Passage
***

Testing shows safer turkeys this year
November 18, 1999
WASHINGTON (CNN) -- A consumer group that often does studies on food, randomly tested 50 turkeys for bacteria that can cause people to get sick, and found turkeys are much safer this year than last year.
The group, Center for Science in the Public Interest (CSPI), bought 50 turkeys from five cities around the country -- half fresh, half frozen.
All the turkeys were tested for campylobacter and salmonella, two common bacteria that can cause foodborne illnesses with symptoms ranging from headache and fever to nausea and diarrhea.
None of the turkeys tested positive for salmonella; 28 percent of fresh turkeys and 4 percent of frozen turkeys had campylobacter. Last year, 90 percent of the turkeys CPSI tested had campylobacter and 18 percent had salmonella.
"Freezing kills some of the bacteria." said CPSI spokeswoman Colleen Dermody, "So if people are serving (to) elderly or people with compromised immune systems for Thanksgiving, they should buy a frozen turkey, and as always cook the turkey to 180 degrees (Fahrenheit) to kill any bacteria that may still be in the bird."

***

Input data
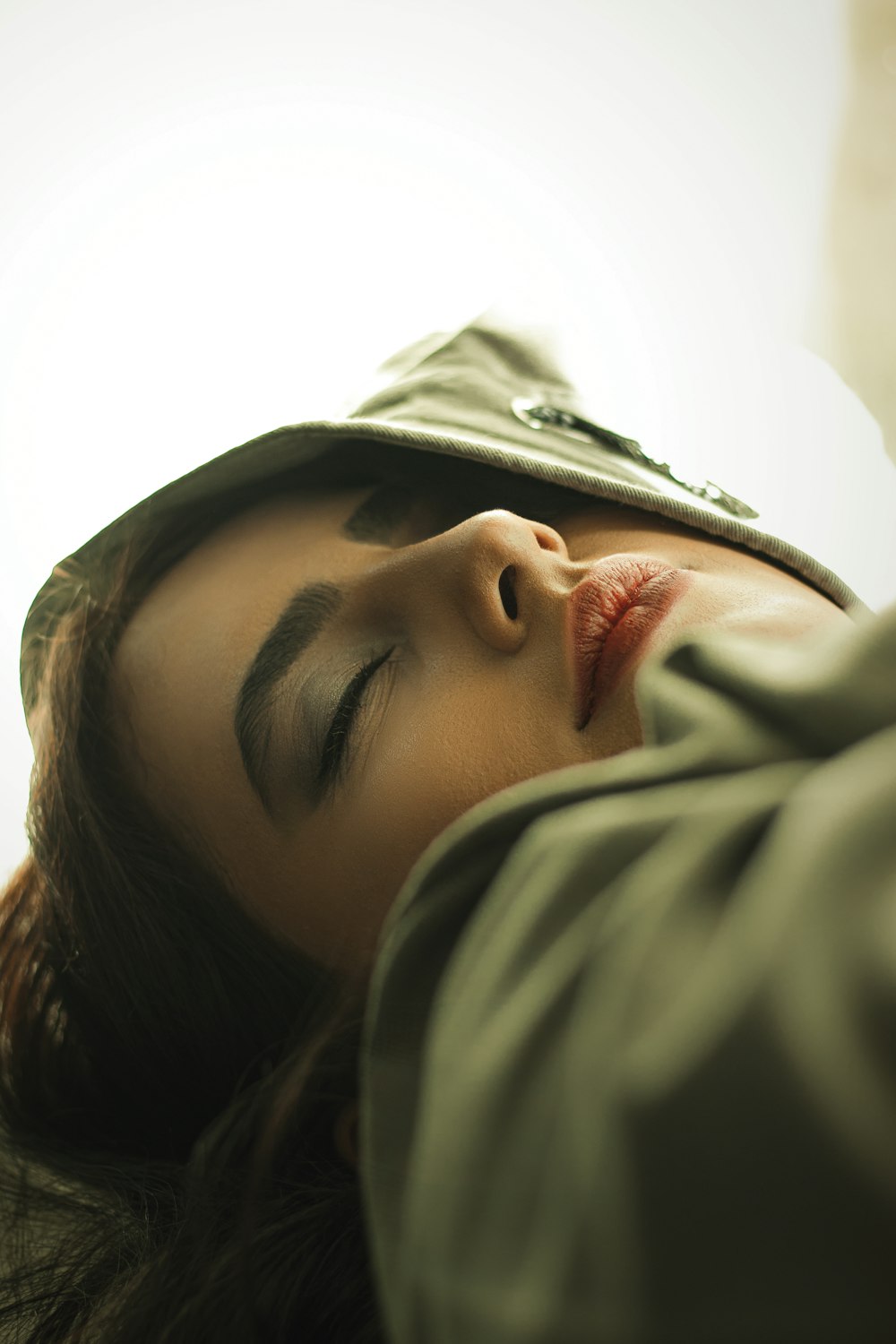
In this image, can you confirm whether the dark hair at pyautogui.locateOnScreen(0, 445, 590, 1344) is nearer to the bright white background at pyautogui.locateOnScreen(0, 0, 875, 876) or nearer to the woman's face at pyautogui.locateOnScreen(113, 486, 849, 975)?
the woman's face at pyautogui.locateOnScreen(113, 486, 849, 975)

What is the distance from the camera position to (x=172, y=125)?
152 cm

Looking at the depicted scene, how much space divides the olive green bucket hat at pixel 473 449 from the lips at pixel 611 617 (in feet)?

***

To do
(a) Shorten the paragraph in the turkey safety article that begins "All the turkeys were tested," keeping its main facts.
(b) Pick up the turkey safety article after its final sentence and write what comes next.
You won't need the lines to do this work.

Answers to the exercises
(a) Every turkey was checked for campylobacter and salmonella, two common bacteria behind foodborne illnesses whose symptoms range from headache and fever to nausea and diarrhea.

(b)
CSPI said the number of turkeys with bacteria has decreased in part because the U.S. Department of Agriculture implemented new and more thorough testing procedures in slaughterhouses and processing plants in the past year.
According to USDA, campylobacter is estimated to be the most common cause of bacterial diarrhea disease in the United States. The Centers for Disease Control and Prevention say this illness is estimated to affect more than 4 million people each year. Salmonella bacteria are most commonly found in raw or undercooked foods. It is the most commonly reported cause of foodborne illness.
Cooking foods to the proper temperature will kill the harmful bacteria that cause foodborne illness.
CSPI bought the turkeys in Washington, New York City, Chicago, Los Angeles, and the Miami-Fort Lauderdale area.